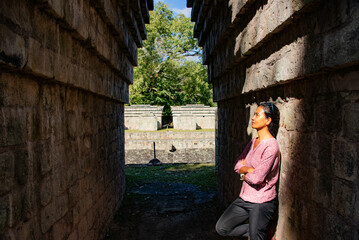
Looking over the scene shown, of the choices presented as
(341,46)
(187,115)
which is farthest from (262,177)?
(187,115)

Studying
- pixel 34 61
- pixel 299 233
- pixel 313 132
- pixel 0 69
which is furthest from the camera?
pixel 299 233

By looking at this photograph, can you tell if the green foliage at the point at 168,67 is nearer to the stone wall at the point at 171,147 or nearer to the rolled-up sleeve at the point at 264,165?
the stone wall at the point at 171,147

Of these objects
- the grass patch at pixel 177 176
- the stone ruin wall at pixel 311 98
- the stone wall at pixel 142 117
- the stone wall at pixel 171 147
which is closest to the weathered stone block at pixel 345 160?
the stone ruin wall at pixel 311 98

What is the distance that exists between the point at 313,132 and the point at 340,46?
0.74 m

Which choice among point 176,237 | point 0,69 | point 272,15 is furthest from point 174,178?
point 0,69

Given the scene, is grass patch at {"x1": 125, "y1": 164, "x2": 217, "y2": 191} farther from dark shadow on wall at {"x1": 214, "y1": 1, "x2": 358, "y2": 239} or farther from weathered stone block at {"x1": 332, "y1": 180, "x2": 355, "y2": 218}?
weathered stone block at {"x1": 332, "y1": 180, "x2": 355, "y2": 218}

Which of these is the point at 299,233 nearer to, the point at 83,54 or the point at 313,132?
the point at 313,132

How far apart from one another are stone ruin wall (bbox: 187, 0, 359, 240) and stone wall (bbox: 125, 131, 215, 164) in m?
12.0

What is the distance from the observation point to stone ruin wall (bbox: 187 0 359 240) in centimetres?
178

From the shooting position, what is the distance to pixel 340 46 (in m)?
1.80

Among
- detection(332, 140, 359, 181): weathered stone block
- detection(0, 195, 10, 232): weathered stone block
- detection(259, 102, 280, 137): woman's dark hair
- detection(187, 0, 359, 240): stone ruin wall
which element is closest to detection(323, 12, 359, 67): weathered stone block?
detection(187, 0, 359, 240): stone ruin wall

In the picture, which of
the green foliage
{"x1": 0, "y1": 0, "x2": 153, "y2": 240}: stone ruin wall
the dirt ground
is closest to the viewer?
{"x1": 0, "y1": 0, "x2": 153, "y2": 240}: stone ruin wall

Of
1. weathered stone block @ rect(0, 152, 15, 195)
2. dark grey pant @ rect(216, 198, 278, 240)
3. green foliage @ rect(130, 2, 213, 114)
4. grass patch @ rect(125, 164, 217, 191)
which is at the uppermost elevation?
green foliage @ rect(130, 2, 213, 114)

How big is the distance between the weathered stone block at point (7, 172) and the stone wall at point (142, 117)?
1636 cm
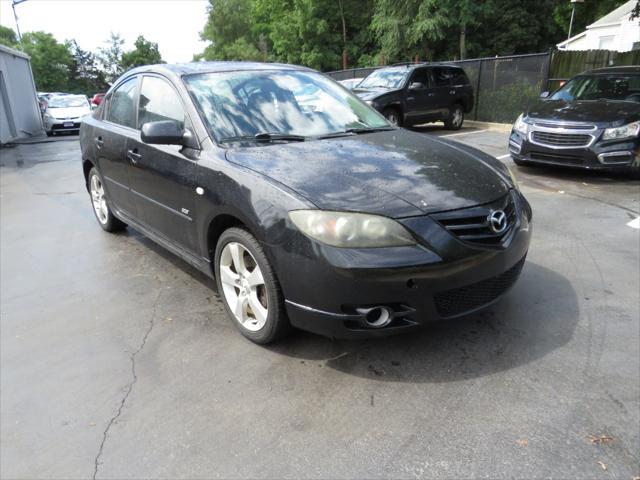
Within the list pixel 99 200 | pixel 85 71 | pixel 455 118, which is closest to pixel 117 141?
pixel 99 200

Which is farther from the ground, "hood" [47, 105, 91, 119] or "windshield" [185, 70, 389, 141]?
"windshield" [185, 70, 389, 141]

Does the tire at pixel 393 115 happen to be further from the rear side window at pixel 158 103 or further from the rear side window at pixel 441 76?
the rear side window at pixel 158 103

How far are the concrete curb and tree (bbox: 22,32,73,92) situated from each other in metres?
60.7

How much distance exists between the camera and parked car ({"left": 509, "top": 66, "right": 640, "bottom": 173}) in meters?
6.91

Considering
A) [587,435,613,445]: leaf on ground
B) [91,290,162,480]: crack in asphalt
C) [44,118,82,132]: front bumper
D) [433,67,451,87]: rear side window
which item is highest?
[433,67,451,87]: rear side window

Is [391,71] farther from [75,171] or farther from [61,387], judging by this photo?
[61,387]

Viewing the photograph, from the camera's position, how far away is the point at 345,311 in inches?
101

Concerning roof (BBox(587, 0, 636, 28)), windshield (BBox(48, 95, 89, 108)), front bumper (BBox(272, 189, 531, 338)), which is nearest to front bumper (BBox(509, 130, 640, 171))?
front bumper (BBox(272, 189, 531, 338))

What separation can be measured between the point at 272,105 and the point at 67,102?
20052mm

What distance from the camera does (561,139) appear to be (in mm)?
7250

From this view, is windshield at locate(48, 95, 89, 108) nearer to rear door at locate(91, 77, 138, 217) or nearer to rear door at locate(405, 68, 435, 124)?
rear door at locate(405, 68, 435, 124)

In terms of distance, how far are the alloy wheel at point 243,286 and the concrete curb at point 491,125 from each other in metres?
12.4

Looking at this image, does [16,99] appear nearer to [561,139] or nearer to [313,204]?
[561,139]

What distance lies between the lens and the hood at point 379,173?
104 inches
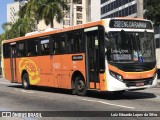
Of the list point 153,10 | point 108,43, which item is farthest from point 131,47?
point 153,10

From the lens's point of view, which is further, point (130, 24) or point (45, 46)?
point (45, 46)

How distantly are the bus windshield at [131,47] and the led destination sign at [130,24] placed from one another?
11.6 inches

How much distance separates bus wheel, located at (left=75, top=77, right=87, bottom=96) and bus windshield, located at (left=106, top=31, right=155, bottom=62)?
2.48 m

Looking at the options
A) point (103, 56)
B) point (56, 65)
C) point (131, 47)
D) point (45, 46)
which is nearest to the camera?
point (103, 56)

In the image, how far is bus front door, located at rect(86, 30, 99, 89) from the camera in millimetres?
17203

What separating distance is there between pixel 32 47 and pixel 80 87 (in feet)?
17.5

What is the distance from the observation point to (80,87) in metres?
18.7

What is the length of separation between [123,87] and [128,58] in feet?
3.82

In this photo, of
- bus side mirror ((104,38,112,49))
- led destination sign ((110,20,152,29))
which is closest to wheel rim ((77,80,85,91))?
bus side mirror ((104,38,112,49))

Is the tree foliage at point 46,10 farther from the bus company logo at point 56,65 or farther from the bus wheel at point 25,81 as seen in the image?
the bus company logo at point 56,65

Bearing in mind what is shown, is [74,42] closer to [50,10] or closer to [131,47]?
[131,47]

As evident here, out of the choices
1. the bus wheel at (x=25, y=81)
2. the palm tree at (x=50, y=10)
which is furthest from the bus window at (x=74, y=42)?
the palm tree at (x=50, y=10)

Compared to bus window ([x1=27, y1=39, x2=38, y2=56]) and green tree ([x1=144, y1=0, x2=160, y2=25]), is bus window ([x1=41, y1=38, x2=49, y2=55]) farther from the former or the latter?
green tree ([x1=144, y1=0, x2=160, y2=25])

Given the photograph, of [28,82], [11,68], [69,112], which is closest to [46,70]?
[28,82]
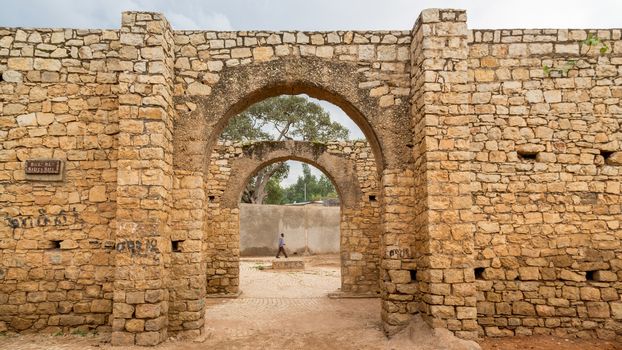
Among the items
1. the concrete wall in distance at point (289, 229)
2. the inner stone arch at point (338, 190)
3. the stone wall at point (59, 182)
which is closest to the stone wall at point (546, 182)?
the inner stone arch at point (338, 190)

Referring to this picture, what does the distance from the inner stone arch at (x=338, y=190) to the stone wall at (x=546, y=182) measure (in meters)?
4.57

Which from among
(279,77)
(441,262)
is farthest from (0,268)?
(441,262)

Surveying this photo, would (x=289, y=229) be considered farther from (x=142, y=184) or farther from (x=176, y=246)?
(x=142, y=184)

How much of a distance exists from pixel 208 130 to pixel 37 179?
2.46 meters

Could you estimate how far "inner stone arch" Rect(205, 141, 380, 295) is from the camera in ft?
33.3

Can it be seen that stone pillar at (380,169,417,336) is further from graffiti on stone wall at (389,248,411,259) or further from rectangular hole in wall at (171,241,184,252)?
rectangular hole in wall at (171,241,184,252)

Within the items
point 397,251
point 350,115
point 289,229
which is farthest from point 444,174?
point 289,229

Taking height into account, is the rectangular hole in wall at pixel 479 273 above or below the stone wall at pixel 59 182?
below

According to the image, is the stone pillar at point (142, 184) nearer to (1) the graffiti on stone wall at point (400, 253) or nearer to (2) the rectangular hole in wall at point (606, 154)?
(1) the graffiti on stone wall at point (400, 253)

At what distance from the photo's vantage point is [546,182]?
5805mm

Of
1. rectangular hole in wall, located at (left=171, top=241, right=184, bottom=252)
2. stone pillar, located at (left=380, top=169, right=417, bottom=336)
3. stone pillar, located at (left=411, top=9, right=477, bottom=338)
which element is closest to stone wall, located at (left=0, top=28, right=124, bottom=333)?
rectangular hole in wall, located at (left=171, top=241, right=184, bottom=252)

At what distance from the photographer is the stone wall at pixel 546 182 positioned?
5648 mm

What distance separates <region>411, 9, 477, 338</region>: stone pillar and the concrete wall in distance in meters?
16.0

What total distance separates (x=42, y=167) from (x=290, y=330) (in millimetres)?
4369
········
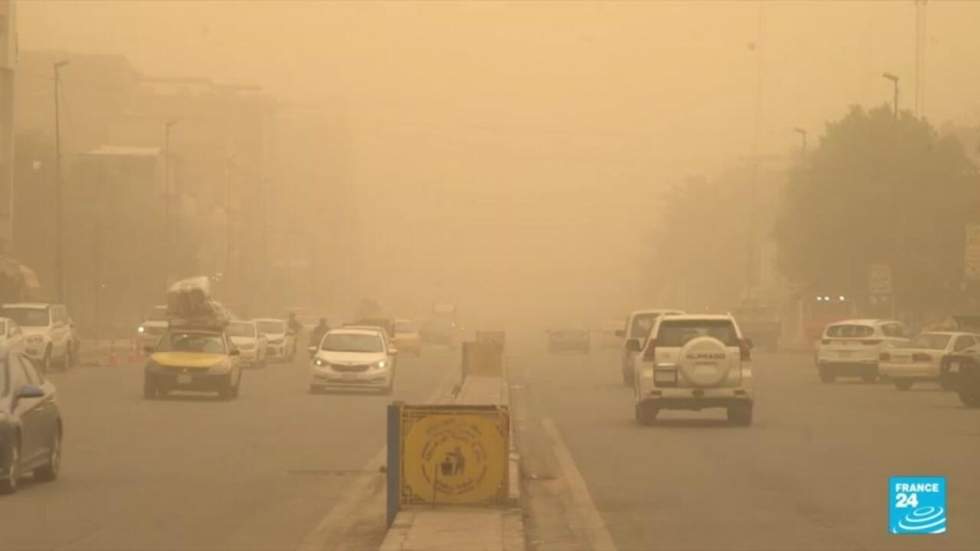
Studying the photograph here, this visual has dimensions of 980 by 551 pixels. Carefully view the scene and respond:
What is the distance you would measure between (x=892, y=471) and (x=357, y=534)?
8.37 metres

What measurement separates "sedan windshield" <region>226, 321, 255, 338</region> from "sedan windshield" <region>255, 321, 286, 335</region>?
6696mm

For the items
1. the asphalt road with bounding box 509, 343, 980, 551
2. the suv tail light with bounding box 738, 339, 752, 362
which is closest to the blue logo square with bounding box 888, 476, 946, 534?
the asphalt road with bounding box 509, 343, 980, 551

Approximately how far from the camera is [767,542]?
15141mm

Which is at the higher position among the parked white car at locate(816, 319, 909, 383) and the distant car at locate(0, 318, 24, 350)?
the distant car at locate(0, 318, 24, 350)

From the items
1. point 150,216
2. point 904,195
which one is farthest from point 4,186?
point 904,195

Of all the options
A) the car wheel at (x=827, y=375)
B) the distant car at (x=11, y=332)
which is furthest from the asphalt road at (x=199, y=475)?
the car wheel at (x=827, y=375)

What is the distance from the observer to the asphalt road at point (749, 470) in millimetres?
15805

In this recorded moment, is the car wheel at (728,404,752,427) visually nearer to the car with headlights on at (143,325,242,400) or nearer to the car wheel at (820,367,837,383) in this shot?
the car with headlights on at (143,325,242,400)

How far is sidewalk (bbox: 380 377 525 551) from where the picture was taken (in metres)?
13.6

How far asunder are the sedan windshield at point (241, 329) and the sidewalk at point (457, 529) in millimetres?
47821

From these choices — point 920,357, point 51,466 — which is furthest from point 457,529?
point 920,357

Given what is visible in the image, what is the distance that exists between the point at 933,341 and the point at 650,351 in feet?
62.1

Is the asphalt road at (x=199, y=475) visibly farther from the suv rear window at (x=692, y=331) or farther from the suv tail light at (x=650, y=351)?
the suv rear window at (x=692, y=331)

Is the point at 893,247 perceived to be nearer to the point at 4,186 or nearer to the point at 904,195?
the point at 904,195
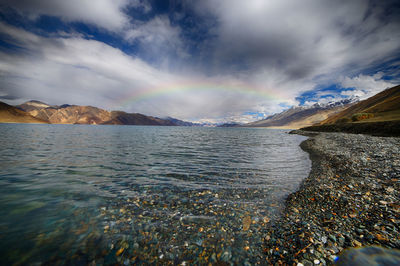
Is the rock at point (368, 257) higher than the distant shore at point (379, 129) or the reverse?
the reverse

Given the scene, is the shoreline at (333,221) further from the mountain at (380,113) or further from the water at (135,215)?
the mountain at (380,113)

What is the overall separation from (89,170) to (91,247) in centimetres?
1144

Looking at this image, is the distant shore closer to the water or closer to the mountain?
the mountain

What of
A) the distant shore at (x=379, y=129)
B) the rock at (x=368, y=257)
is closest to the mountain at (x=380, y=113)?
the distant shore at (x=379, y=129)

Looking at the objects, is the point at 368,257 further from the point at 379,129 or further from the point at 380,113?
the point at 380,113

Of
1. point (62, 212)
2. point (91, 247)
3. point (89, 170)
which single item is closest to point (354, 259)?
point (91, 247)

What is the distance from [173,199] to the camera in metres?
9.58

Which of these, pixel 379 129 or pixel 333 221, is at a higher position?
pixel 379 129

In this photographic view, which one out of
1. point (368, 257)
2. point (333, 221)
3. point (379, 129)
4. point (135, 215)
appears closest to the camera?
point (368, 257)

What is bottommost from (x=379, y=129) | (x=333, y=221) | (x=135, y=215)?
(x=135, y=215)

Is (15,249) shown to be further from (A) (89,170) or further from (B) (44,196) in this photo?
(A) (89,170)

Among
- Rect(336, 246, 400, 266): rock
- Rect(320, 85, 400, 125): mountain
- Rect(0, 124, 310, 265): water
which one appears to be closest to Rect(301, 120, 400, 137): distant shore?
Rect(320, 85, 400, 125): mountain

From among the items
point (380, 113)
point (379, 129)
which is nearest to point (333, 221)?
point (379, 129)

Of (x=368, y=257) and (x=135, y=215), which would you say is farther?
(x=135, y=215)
········
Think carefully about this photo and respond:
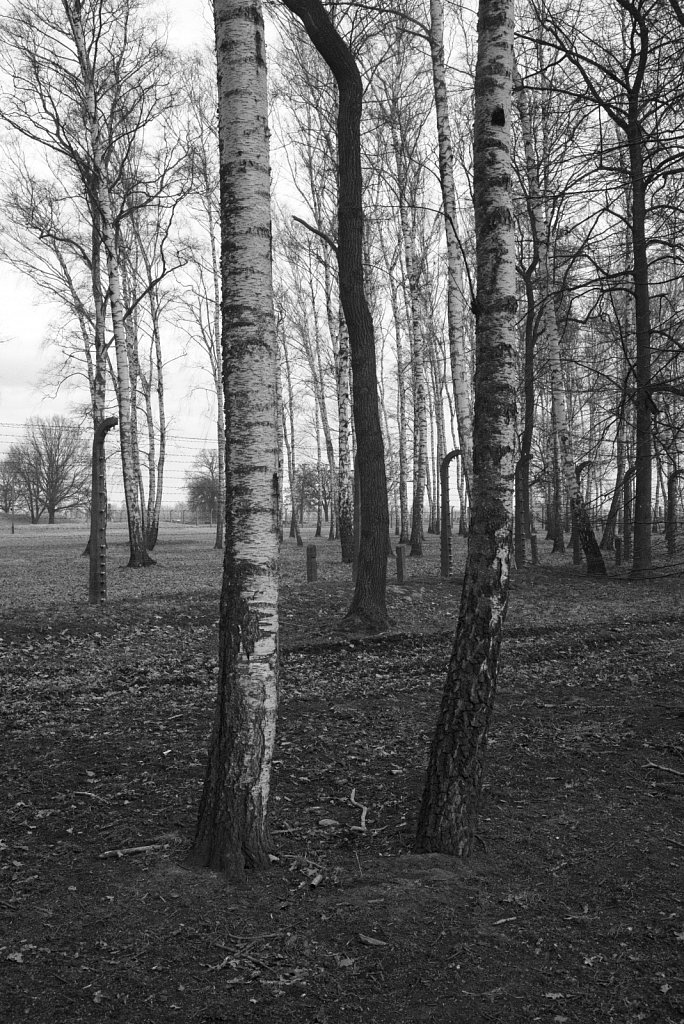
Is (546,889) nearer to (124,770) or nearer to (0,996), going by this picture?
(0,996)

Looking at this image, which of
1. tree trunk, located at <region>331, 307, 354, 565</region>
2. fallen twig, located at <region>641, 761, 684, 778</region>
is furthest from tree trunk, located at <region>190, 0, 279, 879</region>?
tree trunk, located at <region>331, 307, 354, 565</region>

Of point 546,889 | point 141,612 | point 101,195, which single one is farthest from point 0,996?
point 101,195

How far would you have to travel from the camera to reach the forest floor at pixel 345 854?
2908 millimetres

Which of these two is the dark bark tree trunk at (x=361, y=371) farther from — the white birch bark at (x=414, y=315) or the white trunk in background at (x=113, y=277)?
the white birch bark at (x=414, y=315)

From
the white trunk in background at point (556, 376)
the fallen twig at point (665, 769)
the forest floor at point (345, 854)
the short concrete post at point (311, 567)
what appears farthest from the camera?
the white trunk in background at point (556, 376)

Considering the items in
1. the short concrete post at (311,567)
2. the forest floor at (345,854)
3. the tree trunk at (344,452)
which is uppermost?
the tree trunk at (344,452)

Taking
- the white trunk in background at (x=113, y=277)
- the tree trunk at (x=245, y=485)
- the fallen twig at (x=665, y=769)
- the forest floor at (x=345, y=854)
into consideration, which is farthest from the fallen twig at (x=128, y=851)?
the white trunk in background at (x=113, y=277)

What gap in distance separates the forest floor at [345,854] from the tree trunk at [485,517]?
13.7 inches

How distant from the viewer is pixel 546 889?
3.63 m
········
Directions:
Locate every line in the items above that contains the word "separation" and copy each of those lines.

Complete response:
What separation can be measured between the point at 272,105 and the point at 67,102?
What is the length of separation between [123,87] and [128,58] in feet?
What is the overall separation from (89,170) to (91,247) in centimetres?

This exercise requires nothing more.